- [Problem]
Can you copy out, word for word, the entire passage below on the File::Find module?

- [Excerpted text]
**********

The File::Find module (which ships with perl) makes traversing directories and acting on the contents very easy and safe. The module exports one function (find()) which can be called in two ways. In the simplest method, you pass it a function reference and a list of directories to search. The function reference will contain the code you want to use to process each filesystem entry found by the find() function. For example, let’s say we want to do some routine cleanup in a directory. I often use LaTeX for my writing and generate either .dvi, .ps, or .pdf files for typeset output. I also often fail to delete these generated files and they end up needlessly using space. Even though hard drive space is cheap these days, I still want to clean out my writing directory from time to time (which contains a large number of subdirectories of various depths).

If I haven’t accessed a generated typeset file (of any variety) for more than say a week, I might as well delete it (I can always regenerate it from the LaTeX sources if I need to print it again later).

**********

- [Raw data]
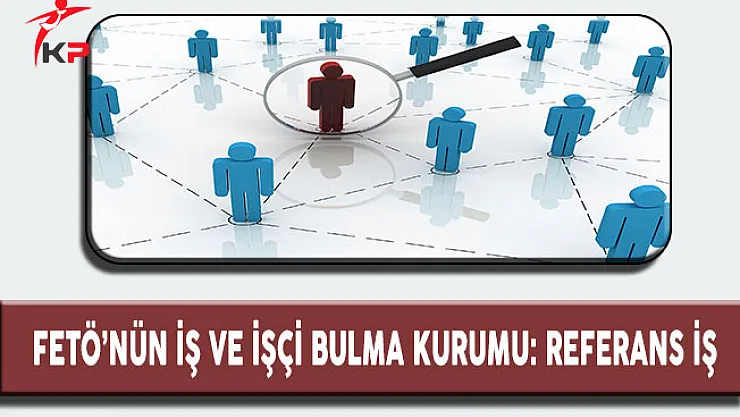 FETÖ'nün İş ve İşçi Bulma Kurumu: ' Referans İş'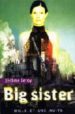 BIG SISTER di LEROY, JEROME 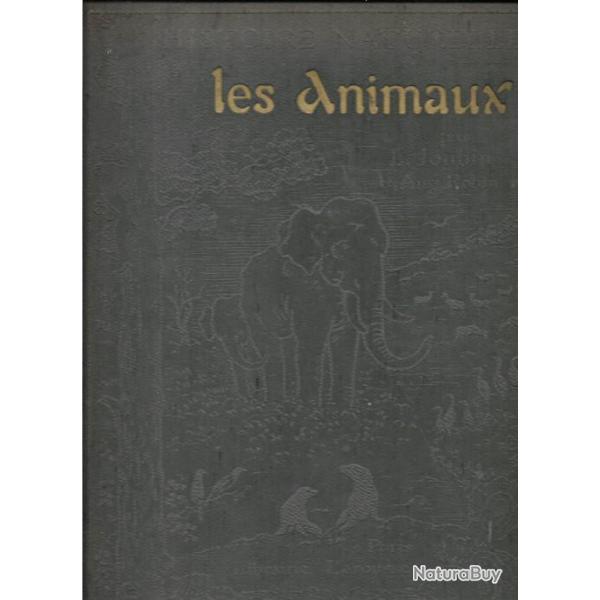 Histoire naturelle Illustre LES ANIMAUX Les Invertebrs, par L. Joubin Les Vertebrs, August. Robin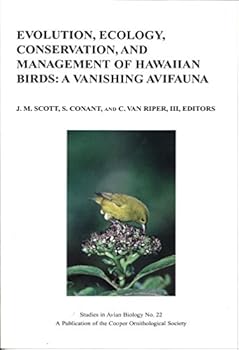 Paperback Evolution, Ecology, Conservation, and Management of Hawaiian Birds : A Vanishing Avifauna Book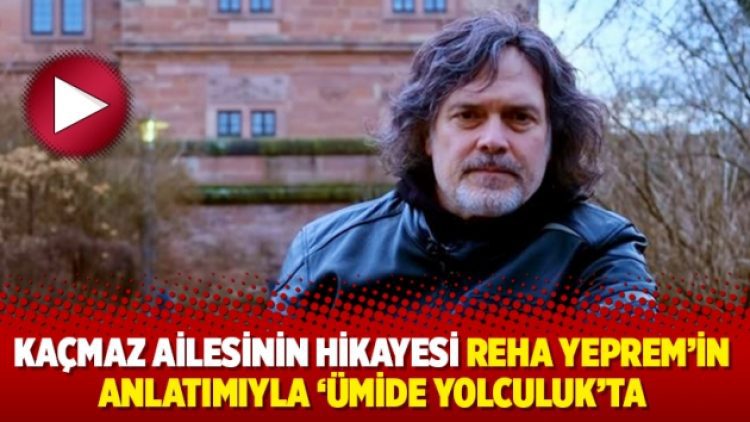 Kaçmaz ailesinin hikayesi Reha Yeprem’in anlatımıyla ‘Ümide Yolculuk’ta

**********

- [Exercise response]
The File::Find module (which ships with perl) makes traversing directories and acting on the contents very easy and safe. The module exports one function (find()) which can be called in two ways. In the simplest method, you pass it a function reference and a list of directories to search. The function reference will contain the code you want to use to process each filesystem entry found by the find() function. For example, let’s say we want to do some routine cleanup in a directory. I often use LaTeX for my writing and generate either .dvi, .ps, or .pdf files for typeset output. I also often fail to delete these generated files and they end up needlessly using space. Even though hard drive space is cheap these days, I still want to clean out my writing directory from time to time (which contains a large number of subdirectories of various depths).

If I haven’t accessed a generated typeset file (of any variety) for more than say a week, I might as well delete it (I can always regenerate it from the LaTeX sources if I need to print it again later).